After analyzing the above models, we can find that the defect of the client-server data communication mechanism is a bottleneck. In the above test, the server is designed to only respond in a simple way, that is, to send the data sent from the client back. The client (even if there is a bit rate limit) keeps sending data to the server, this causes a large amount of data to be blocked on the socket corresponding to the client on the server (both the TCP buffer and the AFD single socket buffer are on non-Paging pools ). In the last three models with better performance, only one input operation can be performed at a time, which means that a large amount of data remains in the "pending" status most of the time. You can modify the server program so that it can receive data asynchronously, so that once the data reaches, the data needs to be cached. The disadvantage of this solution is that a customer receives a large amount of data asynchronously when sending data continuously. This will cause other customers to be unable to access, because neither the call thread nor the worker thread can handle other events or complete notifications. Generally, when a non-blocking asynchronous receiving function is called, WSAEWOULDBLOCK is returned first, and data is transmitted intermittently without the continuous receiving method.

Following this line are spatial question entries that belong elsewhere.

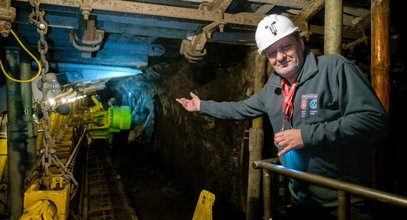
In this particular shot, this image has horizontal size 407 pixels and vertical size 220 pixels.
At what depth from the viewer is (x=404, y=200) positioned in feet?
4.32

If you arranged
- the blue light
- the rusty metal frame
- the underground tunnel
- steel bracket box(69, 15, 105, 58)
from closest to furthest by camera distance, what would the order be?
the underground tunnel, the rusty metal frame, steel bracket box(69, 15, 105, 58), the blue light

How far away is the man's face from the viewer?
2.23m

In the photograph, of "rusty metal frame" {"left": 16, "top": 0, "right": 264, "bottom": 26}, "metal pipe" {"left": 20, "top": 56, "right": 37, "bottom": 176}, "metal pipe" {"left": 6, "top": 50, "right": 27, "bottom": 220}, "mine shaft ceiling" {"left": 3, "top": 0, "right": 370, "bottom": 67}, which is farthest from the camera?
"metal pipe" {"left": 20, "top": 56, "right": 37, "bottom": 176}

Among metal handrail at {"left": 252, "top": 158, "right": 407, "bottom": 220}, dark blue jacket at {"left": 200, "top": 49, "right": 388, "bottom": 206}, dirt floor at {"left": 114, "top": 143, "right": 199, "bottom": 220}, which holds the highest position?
dark blue jacket at {"left": 200, "top": 49, "right": 388, "bottom": 206}

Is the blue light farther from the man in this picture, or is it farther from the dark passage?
the man

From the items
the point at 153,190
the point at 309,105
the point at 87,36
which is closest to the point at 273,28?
the point at 309,105

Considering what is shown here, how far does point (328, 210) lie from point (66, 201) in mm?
2555

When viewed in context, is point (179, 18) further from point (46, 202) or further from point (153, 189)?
point (153, 189)

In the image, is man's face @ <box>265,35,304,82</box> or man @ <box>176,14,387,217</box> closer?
man @ <box>176,14,387,217</box>

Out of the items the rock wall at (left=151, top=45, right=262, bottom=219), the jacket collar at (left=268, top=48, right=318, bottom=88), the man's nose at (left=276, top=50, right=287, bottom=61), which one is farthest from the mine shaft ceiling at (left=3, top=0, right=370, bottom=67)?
the jacket collar at (left=268, top=48, right=318, bottom=88)

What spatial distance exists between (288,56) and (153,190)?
24.6 feet

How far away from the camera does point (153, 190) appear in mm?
8469

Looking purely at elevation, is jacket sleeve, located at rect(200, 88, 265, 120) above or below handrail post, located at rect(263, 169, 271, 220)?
above

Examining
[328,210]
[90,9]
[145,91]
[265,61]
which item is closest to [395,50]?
[265,61]
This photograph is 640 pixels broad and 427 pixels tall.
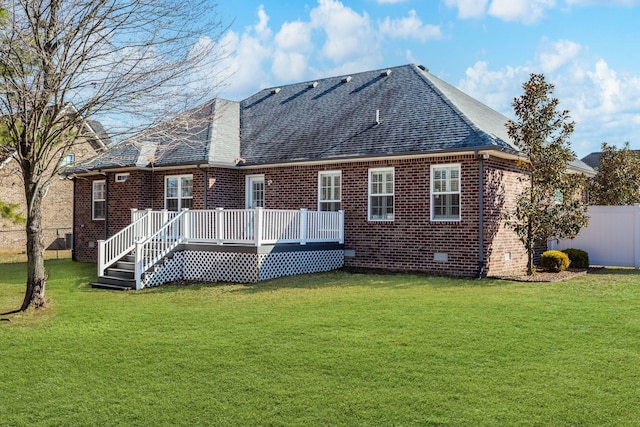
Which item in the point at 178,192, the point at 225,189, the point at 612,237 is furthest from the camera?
the point at 178,192

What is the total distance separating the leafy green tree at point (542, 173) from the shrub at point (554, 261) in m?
0.86

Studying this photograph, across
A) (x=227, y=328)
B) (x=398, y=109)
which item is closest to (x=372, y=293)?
(x=227, y=328)

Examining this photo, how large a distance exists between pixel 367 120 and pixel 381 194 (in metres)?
2.82

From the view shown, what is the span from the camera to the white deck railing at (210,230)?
15195 mm

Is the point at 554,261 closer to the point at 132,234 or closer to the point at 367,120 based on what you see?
the point at 367,120

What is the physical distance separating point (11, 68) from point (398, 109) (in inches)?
441

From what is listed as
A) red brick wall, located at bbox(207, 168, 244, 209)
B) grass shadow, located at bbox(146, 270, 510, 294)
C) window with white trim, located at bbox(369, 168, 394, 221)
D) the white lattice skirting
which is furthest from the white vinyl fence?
red brick wall, located at bbox(207, 168, 244, 209)

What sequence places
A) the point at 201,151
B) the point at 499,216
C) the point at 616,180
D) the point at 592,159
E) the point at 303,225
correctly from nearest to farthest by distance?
the point at 499,216, the point at 303,225, the point at 201,151, the point at 616,180, the point at 592,159

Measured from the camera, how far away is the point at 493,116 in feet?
67.7

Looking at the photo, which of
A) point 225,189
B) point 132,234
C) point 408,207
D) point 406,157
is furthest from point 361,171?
point 132,234

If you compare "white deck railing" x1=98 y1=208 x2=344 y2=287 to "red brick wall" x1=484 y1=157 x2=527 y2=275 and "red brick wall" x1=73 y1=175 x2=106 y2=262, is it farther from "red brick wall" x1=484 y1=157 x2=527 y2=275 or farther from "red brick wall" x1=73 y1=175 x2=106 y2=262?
"red brick wall" x1=73 y1=175 x2=106 y2=262

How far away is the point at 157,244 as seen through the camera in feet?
53.8

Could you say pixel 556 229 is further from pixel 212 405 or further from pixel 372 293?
pixel 212 405

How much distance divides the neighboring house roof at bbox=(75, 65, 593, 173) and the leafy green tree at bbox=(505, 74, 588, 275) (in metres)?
0.74
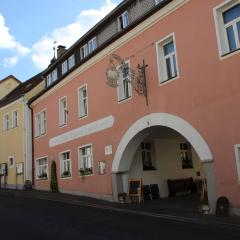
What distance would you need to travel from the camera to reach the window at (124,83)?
17.7m

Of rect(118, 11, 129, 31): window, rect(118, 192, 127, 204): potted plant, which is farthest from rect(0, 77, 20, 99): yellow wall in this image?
rect(118, 192, 127, 204): potted plant

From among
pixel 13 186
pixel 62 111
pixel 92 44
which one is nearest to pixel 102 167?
pixel 62 111

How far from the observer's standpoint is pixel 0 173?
32531mm

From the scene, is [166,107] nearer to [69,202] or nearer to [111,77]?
[111,77]

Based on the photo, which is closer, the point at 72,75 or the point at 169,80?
the point at 169,80

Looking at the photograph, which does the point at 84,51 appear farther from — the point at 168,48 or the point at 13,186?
the point at 13,186

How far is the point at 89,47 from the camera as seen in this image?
22766 millimetres

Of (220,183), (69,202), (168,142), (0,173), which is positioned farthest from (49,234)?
(0,173)

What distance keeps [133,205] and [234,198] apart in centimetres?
560

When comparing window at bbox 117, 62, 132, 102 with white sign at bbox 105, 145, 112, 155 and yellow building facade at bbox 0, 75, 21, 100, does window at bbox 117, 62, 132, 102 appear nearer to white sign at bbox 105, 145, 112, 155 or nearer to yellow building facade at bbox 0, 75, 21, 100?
white sign at bbox 105, 145, 112, 155

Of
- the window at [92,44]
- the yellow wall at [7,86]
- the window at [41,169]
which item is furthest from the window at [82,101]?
the yellow wall at [7,86]

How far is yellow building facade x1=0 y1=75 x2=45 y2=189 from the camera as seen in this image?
29141 mm

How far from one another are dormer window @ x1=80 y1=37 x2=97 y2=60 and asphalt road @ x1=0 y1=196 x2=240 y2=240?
1043cm

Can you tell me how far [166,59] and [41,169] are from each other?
15100 millimetres
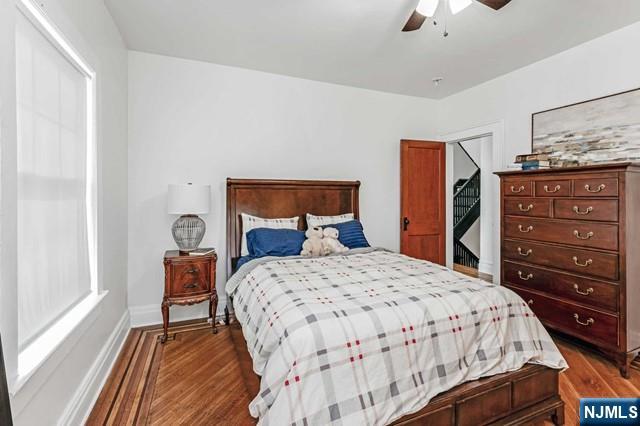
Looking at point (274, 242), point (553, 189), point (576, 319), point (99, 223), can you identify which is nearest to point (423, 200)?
point (553, 189)

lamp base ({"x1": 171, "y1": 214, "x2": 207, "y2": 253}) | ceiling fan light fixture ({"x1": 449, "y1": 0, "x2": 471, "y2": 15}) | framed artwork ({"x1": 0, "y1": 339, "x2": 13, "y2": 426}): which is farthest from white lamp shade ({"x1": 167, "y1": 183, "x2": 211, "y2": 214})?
ceiling fan light fixture ({"x1": 449, "y1": 0, "x2": 471, "y2": 15})

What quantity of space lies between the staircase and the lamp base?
4921 millimetres

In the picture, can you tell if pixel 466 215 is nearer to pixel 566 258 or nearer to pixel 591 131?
pixel 591 131

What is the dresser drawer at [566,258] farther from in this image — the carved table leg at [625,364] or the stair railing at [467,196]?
the stair railing at [467,196]

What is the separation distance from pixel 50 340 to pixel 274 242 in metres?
1.75

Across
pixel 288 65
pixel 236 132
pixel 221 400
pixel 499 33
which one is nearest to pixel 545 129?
pixel 499 33

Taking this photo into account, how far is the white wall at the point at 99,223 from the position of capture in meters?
1.19

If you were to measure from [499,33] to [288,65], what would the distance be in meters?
1.99

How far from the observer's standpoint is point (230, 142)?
11.6 feet

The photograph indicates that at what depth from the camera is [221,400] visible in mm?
2049

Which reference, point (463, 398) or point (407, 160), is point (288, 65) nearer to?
point (407, 160)

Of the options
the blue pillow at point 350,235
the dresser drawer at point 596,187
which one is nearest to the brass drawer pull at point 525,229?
the dresser drawer at point 596,187

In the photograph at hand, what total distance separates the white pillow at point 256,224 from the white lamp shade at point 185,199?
1.59 feet

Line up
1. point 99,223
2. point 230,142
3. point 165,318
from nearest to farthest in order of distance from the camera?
point 99,223
point 165,318
point 230,142
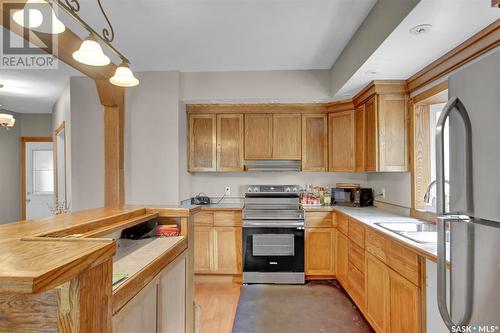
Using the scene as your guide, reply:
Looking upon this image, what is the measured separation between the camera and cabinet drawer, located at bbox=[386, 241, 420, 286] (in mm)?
1613

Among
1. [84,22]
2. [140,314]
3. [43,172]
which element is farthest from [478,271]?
[43,172]

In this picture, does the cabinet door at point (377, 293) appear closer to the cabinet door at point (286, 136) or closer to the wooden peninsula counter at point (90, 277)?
the wooden peninsula counter at point (90, 277)

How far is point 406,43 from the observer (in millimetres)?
1884

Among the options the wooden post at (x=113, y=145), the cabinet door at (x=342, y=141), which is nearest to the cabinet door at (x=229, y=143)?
the cabinet door at (x=342, y=141)

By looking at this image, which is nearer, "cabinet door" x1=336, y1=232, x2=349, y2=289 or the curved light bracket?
the curved light bracket

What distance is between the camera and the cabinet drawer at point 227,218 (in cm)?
338

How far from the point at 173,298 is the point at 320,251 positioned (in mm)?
2139

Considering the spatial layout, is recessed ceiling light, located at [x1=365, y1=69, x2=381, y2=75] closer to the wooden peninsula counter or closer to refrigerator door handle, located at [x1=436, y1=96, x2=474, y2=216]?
refrigerator door handle, located at [x1=436, y1=96, x2=474, y2=216]

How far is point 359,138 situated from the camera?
327 cm

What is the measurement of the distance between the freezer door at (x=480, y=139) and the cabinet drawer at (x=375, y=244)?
1115 mm

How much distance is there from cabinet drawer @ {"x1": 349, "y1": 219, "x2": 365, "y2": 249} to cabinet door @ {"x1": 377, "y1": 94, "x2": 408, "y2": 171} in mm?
602

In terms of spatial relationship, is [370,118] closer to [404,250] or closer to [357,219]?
[357,219]

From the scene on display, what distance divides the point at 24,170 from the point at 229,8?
5697mm

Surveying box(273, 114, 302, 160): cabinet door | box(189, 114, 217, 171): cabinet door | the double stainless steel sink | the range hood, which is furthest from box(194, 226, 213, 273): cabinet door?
the double stainless steel sink
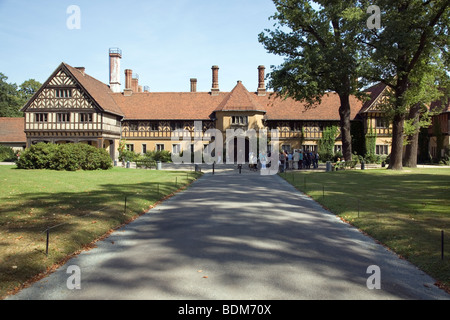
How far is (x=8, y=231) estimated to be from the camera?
823 centimetres

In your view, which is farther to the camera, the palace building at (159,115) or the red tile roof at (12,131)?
the red tile roof at (12,131)

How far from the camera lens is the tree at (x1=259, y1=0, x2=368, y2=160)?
25.5 m

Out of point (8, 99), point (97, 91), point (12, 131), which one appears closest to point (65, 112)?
point (97, 91)

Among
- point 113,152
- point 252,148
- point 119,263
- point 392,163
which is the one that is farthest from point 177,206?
point 113,152

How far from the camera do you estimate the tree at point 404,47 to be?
22.8 metres

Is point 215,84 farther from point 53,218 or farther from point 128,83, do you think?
point 53,218

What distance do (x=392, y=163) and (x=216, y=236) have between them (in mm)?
23834

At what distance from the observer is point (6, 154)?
148 ft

From the above test results, we can see that the WSAEventSelect model and the overlapping I/O model are the best performance. In the two event-based models, it is cumbersome to create a thread pool to wait for the event to complete the notification and perform subsequent processing, but it does not affect the performance of medium-sized servers. When the number of threads increases with the number of client connections, the CPU will spend a lot of time on thread context switching, which will affect the server's scalability, because after the number of connections reaches a certain level, then saturated. The port model provides the best scalability. Because of the low CPU usage, the model supports the most customer connections than other models.
I/O Model Selection

Through the test and analysis of various models in the previous section, it is clear how to select the I/O model that best suits your application. Compared with developing a simple multi-threaded lock-mode application, other I/O models require more complex programming. Therefore, the following principles apply to the choice of client and server application development models.

1. Client

If you plan to develop a client application to manage one or more sockets at the same time, we recommend that you use the overlapping I/O or WSAEventSelect model to improve performance to a certain extent. However, if a Windows-based application needs to manage window messages, the WSAAsyncSelect model may be the best choice, because WSAAsyncSelect itself is based on the Windows message model. With this model, the program must have the message processing function.

2. Server Side

If a server application is developed and multiple sockets need to be controlled at a given time, we recommend that you use the overlapping I/O model, which is also from the performance perspective. However, if the server provides services for a large number of I/O requests at any given time, you should consider using I/O to complete the port model to achieve better performance.